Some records
==================================================
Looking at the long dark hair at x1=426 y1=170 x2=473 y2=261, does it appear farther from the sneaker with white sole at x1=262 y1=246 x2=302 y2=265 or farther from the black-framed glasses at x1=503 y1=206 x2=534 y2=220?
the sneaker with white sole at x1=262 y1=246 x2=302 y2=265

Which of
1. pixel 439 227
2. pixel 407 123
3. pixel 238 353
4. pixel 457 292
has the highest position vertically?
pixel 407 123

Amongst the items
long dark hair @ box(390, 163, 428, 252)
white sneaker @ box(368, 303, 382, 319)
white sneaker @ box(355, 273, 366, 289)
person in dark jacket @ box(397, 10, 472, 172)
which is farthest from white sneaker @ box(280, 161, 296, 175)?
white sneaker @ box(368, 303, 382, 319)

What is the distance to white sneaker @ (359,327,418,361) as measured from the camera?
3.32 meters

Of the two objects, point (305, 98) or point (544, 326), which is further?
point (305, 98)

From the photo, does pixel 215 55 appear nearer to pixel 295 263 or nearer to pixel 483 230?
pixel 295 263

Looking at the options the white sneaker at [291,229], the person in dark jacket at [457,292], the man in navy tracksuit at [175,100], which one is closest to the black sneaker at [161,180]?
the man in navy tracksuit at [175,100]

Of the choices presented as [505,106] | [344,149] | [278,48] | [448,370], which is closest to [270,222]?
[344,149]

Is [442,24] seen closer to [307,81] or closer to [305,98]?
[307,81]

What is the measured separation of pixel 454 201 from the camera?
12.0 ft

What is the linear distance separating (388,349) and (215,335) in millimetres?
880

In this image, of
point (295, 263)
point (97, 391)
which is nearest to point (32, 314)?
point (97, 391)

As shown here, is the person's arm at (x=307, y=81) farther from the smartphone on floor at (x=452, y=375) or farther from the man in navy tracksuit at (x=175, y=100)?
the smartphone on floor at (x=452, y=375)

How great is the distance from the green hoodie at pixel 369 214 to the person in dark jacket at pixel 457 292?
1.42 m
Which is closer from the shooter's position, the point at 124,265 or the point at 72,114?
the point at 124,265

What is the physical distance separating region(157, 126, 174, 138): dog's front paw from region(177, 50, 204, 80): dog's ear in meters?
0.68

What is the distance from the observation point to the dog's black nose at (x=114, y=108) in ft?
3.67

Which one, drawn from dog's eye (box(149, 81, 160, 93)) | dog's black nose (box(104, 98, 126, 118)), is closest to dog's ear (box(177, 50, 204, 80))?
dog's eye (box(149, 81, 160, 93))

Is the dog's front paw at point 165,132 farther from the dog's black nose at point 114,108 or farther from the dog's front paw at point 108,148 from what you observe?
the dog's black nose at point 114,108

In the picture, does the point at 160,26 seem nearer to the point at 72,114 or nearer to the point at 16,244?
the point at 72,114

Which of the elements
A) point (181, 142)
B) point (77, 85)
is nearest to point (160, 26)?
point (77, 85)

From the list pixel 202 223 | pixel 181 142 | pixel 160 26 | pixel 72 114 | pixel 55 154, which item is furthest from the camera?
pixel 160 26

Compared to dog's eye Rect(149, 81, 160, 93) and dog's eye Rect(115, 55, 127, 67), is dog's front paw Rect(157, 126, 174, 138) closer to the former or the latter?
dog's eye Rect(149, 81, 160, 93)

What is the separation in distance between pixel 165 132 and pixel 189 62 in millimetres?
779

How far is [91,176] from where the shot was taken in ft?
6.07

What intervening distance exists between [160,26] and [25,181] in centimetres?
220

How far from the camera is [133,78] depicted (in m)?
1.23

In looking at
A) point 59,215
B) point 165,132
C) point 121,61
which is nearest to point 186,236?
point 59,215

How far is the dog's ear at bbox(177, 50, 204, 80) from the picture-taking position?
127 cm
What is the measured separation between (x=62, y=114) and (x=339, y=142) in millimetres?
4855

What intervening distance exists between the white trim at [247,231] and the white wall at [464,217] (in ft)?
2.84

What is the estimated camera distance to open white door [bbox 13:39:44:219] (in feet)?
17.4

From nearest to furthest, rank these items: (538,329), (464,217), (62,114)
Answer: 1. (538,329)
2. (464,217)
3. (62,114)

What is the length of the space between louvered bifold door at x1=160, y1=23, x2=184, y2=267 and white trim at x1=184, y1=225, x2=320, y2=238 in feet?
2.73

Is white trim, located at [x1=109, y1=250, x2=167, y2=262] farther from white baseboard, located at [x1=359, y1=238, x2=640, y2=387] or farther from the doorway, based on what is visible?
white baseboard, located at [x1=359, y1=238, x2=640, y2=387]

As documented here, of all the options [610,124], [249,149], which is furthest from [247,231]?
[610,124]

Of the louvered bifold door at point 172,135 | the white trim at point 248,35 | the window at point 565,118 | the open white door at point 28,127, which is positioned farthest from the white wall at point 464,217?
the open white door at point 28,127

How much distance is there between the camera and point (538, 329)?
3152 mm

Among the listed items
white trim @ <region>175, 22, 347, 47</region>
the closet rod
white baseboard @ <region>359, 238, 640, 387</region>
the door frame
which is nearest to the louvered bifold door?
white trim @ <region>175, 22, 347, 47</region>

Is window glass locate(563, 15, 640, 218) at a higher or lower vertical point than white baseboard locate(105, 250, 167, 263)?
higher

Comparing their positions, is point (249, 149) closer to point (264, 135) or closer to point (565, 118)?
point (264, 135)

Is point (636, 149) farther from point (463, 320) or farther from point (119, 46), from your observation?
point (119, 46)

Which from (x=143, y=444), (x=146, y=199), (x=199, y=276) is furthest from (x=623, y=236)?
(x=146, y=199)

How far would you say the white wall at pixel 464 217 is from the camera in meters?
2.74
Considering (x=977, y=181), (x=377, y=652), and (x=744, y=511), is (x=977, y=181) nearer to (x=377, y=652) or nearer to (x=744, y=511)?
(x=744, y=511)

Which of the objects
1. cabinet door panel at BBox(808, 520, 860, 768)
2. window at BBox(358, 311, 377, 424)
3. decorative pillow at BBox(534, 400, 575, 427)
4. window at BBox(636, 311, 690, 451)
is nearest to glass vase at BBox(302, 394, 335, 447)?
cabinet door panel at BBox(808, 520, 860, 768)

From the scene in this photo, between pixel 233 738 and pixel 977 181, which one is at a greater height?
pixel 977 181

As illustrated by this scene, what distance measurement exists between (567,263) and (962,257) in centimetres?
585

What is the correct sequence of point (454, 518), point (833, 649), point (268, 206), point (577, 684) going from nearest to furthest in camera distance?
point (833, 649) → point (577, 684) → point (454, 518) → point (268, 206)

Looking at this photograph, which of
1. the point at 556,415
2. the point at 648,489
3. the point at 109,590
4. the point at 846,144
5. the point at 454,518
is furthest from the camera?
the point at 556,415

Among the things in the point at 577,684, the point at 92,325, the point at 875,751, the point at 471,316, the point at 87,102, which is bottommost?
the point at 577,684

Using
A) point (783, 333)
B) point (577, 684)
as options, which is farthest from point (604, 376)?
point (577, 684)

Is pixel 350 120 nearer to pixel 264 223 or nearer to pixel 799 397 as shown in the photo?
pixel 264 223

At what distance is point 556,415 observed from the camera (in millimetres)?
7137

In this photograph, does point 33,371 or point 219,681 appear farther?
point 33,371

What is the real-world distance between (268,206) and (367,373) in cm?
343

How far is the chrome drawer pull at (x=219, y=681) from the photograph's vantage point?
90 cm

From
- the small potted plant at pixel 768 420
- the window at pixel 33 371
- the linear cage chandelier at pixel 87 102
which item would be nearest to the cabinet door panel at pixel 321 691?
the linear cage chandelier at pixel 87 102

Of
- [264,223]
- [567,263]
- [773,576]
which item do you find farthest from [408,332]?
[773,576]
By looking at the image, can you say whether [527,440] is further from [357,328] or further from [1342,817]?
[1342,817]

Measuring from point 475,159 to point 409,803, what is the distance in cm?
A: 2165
==================================================
Copy exactly, and only, the lines from the one containing "At what distance" through the last line of the listing.

## Result for this exercise
At what distance is point 556,415 observed from the camera (in millimetres)?
7137

In this photograph, does point 33,371 or point 219,681 appear farther?
point 33,371

What is the real-world distance between (268,206) and (367,373) in cm?
343

How far is the chrome drawer pull at (x=219, y=681) from the photograph's vantage point?
90 cm

From
- the small potted plant at pixel 768 420
- the window at pixel 33 371
- the linear cage chandelier at pixel 87 102
which item would be nearest to the cabinet door panel at pixel 321 691?
the linear cage chandelier at pixel 87 102

Of
- [264,223]
- [567,263]
- [773,576]
which item do you find farthest from [408,332]?
[773,576]
By looking at the image, can you say whether [527,440] is further from [357,328] or further from [1342,817]?
[1342,817]

Measuring from point 475,159 to point 409,803, what is the distance in cm?
A: 2165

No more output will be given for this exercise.